▶ **Exercise requirements**
A - Retype the portion of the counting argument starting with "We perform the" and going on through "satisfy the equation.".
B - Translate this sentence from the counting argument into Spanish: "Since $k$ is fixed, it is enough that we find the number of possible values of $p$ (for which constraints on both $p$ and $j$ are satisfied)."

▶ **Provided passage**
Since $j$ must be a nonnegative integer, it follows that $j$ will lie in $\{0,1,2,\dots,\left\lfloor \frac{k}{n+1}\right \rfloor\}$.

We perform the substitution $p=i+j$. It will suffice to find the number of pairs of values of $p$ and $j$ s.t. $k=np+j$. Since $k$ is fixed, it is enough that we find the number of possible values of $p$ (for which constraints on both $p$ and $j$ are satisfied).

Since $j\in \{0,1,2,\dots,\left\lfloor \frac{k}{n+1}\right \rfloor\}$, $k-j\in \{k,k-1,k-2,\dots,k-\left\lfloor\frac{k}{n+1}\right\rfloor\}$. But $k-j=np$ assuming that $j$ and $p$ satisfy the equation.

This means that the number of possible values of $p$ (i.e. the number of pairs of values for $i$ and $j$) equals the number of multiples of $n$ in $\{k,k-1,k-2,\dots,k-\left\lfloor\frac{k}{n+1}\right\rfloor\}$.

▶ **Record list**
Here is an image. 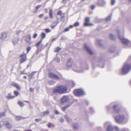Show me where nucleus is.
<instances>
[{
  "mask_svg": "<svg viewBox=\"0 0 131 131\" xmlns=\"http://www.w3.org/2000/svg\"><path fill=\"white\" fill-rule=\"evenodd\" d=\"M67 87L65 86H58L54 88L53 93H58L60 94H63L67 92Z\"/></svg>",
  "mask_w": 131,
  "mask_h": 131,
  "instance_id": "obj_1",
  "label": "nucleus"
},
{
  "mask_svg": "<svg viewBox=\"0 0 131 131\" xmlns=\"http://www.w3.org/2000/svg\"><path fill=\"white\" fill-rule=\"evenodd\" d=\"M131 69L130 66L126 63L122 69L121 72L123 74H126Z\"/></svg>",
  "mask_w": 131,
  "mask_h": 131,
  "instance_id": "obj_2",
  "label": "nucleus"
},
{
  "mask_svg": "<svg viewBox=\"0 0 131 131\" xmlns=\"http://www.w3.org/2000/svg\"><path fill=\"white\" fill-rule=\"evenodd\" d=\"M128 119V117L126 118L124 115L122 114L119 115L115 117V120L116 122L118 123H120L123 122L125 120L127 121Z\"/></svg>",
  "mask_w": 131,
  "mask_h": 131,
  "instance_id": "obj_3",
  "label": "nucleus"
},
{
  "mask_svg": "<svg viewBox=\"0 0 131 131\" xmlns=\"http://www.w3.org/2000/svg\"><path fill=\"white\" fill-rule=\"evenodd\" d=\"M74 95L76 96H80L84 95V92L82 89H75L74 92Z\"/></svg>",
  "mask_w": 131,
  "mask_h": 131,
  "instance_id": "obj_4",
  "label": "nucleus"
},
{
  "mask_svg": "<svg viewBox=\"0 0 131 131\" xmlns=\"http://www.w3.org/2000/svg\"><path fill=\"white\" fill-rule=\"evenodd\" d=\"M26 56L27 54H23L20 55L21 59L20 60V63H23L27 60Z\"/></svg>",
  "mask_w": 131,
  "mask_h": 131,
  "instance_id": "obj_5",
  "label": "nucleus"
},
{
  "mask_svg": "<svg viewBox=\"0 0 131 131\" xmlns=\"http://www.w3.org/2000/svg\"><path fill=\"white\" fill-rule=\"evenodd\" d=\"M90 20V18L89 17H86L85 18V22L84 23V25L85 26H91L93 25V24L89 23Z\"/></svg>",
  "mask_w": 131,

▶ **Expected answers**
A -
We perform the substitution $p=i+j$. It will suffice to find the number of pairs of values of $p$ and $j$ s.t. $k=np+j$. Since $k$ is fixed, it is enough that we find the number of possible values of $p$ (for which constraints on both $p$ and $j$ are satisfied).

Since $j\in \{0,1,2,\dots,\left\lfloor \frac{k}{n+1}\right \rfloor\}$, $k-j\in \{k,k-1,k-2,\dots,k-\left\lfloor\frac{k}{n+1}\right\rfloor\}$. But $k-j=np$ assuming that $j$ and $p$ satisfy the equation.

B - Como $k$ está fijo, basta con que encontremos el número de valores posibles de $p$ (para los cuales se cumplen las restricciones tanto sobre $p$ como sobre $j$).